The Times was asking permission from federal regulators to contribute less than the minimum required amount into the pension fund for current and former employees. This marked the second time the St. Petersburg paper made such a request in two years.
Normally, a company with a traditional pension plan is required by law to make a minimum required contribution into that plan each year. Any company seeking to contribute less must first seek a waiver from the Internal Revenue Service. But there are limits, and costs that stretch out beyond last week’s letter.
“The IRS charges a user fee for the waiver application. And almost all waivers of at least $1 million have to be supported by a pledge of collateral,” said Robert Friedman, an attorney with Holland & Knight who specializes in benefits law. “The waiver is really for a company that finds itself in a temporary crunch.”
The IRS can grant — at its discretion — up to three such waivers over 15 consecutive years, but not more. Companies that fail to make required contributions face penalties and other problems, Friedman said. There is no little irony here, Friedman notes, that a company in financial trouble would face penalties for not being able to pay enough money into a pension fund.
What’s more, even if the IRS grants such a waiver, the company asking for a break isn’t off the hook forever. They must eventually pay the money back into the fund — meaning the waiver is akin to a loan to the company takes out from the pension fund to help fund company operations instead.
The IRS reviews such waiver requests, and consults with the Pension Benefit Guarantee Corporation, a federal agency that was set up to adopt pension plans from companies that fail to support them.
All this comes as the Times faces increasing financial strain. The paper has been selling off land, leasing properties and recently took out a $28 million loan due in December 2016.
Despite the pension issues, Tash wrote to console pensioners, “Thanks for your understanding and support. On the path toward financial recovery, we are making real progress.”

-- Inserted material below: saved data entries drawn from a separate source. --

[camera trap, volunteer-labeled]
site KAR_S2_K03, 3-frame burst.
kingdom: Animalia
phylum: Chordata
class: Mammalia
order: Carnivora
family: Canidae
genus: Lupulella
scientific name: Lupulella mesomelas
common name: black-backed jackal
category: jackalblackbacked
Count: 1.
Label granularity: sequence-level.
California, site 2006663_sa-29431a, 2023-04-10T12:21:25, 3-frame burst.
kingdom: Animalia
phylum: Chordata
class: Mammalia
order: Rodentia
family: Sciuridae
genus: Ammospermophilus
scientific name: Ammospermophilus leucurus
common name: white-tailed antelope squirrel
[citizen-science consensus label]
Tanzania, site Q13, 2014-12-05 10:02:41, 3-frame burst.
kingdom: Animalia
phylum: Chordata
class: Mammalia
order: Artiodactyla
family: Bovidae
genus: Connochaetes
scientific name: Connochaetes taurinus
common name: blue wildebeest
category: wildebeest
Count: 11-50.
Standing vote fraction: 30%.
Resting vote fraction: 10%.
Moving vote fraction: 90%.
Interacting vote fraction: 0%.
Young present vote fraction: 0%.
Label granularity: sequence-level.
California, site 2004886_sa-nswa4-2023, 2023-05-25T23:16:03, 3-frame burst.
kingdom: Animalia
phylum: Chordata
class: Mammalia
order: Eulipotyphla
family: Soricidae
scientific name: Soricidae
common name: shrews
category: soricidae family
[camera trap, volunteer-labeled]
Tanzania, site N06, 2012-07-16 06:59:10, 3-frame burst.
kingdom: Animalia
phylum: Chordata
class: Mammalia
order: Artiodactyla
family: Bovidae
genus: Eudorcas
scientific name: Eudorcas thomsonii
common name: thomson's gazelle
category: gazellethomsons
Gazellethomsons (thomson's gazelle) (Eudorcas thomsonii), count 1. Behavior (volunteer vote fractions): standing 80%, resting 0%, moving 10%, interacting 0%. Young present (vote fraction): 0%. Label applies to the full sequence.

The Times is working with business consultants brought in after that loan to improve operations, and managers told employees recently to consider taking buyout packages, particularly because layoffs were likely coming later. Even if employees didn’t want to take a buyout, “this is an opportunity to take stock of your place in the Times’ future,” the memo to employees read. “This is an important time to understand where you stand.”